[Exercise prompt]:
What you return should match the data word for word, minus the images.

[Given data]:
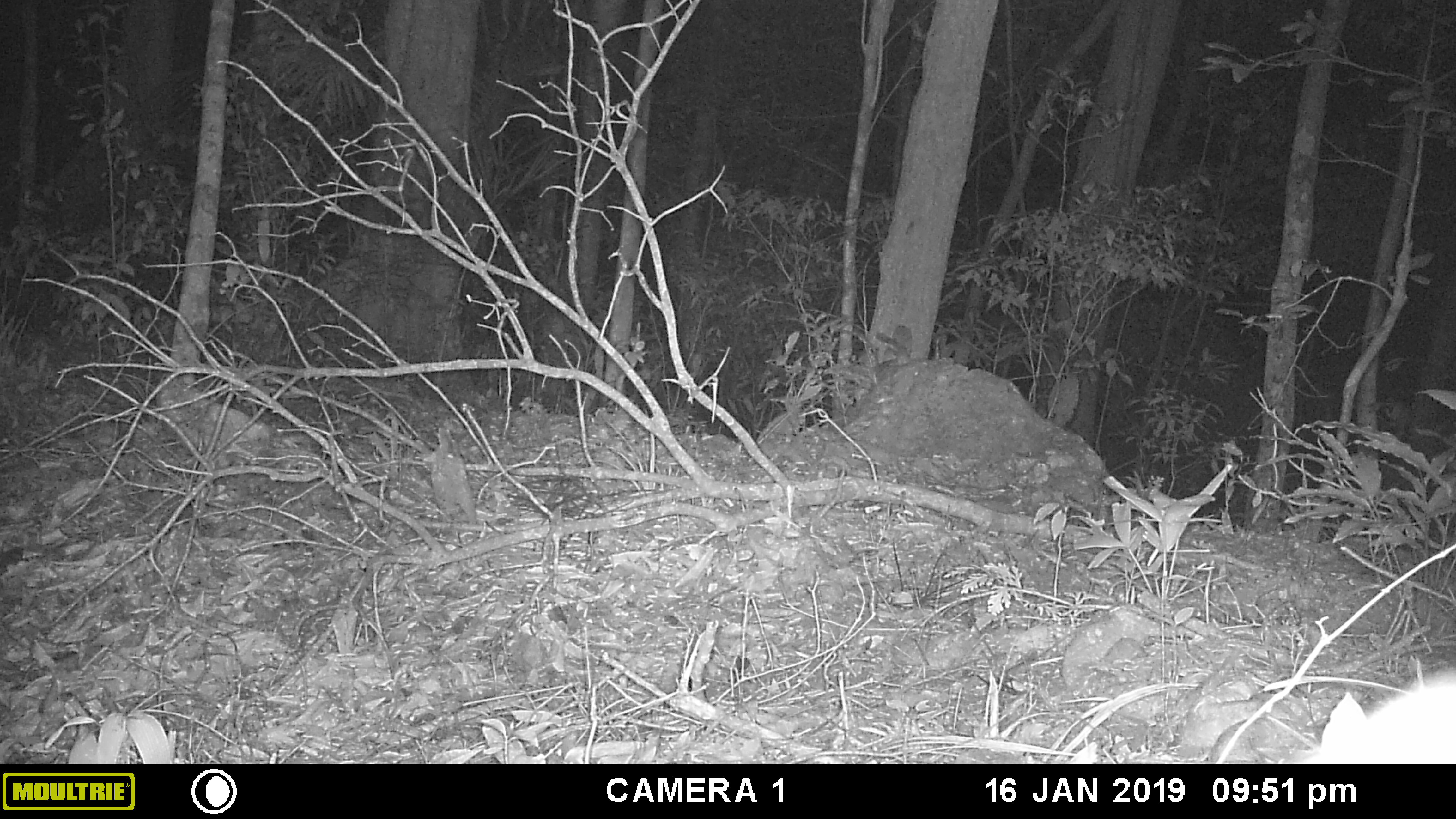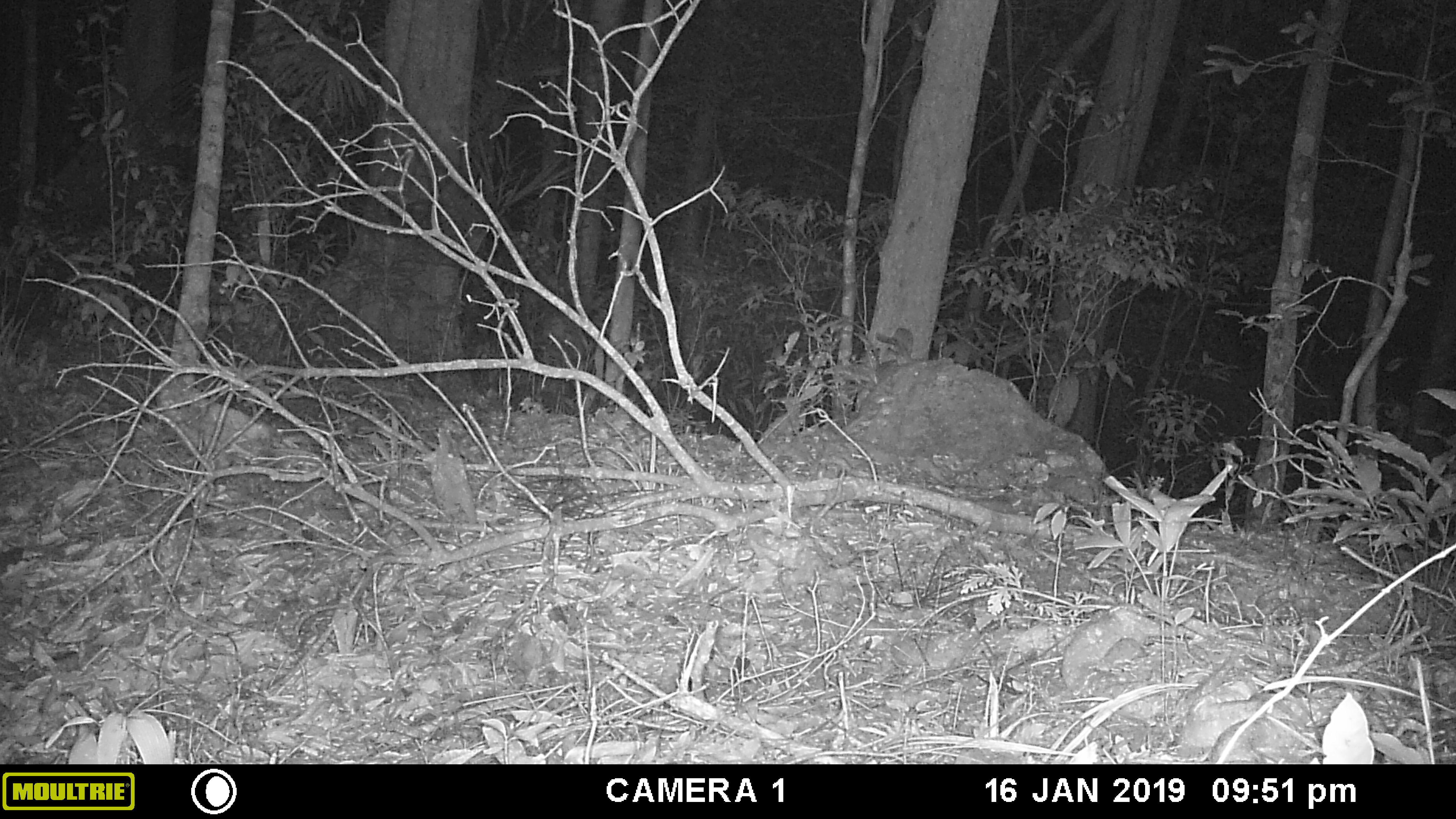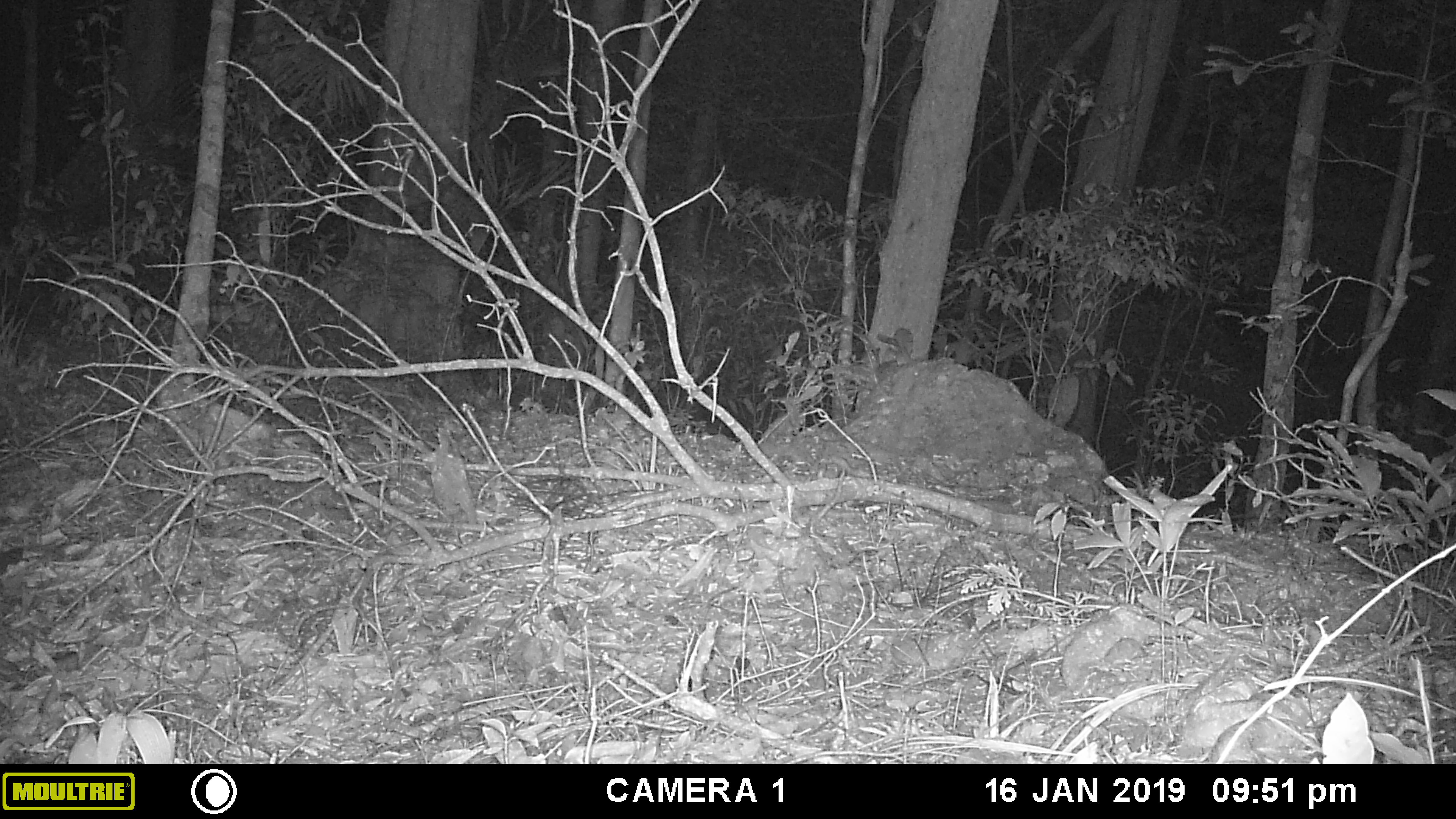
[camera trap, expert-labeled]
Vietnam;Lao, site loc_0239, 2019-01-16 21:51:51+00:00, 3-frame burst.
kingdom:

[Response below]:
[camera trap, expert-labeled]
Vietnam;Lao, site loc_0239, 2019-01-16 21:51:51+00:00, 3-frame burst.
kingdom:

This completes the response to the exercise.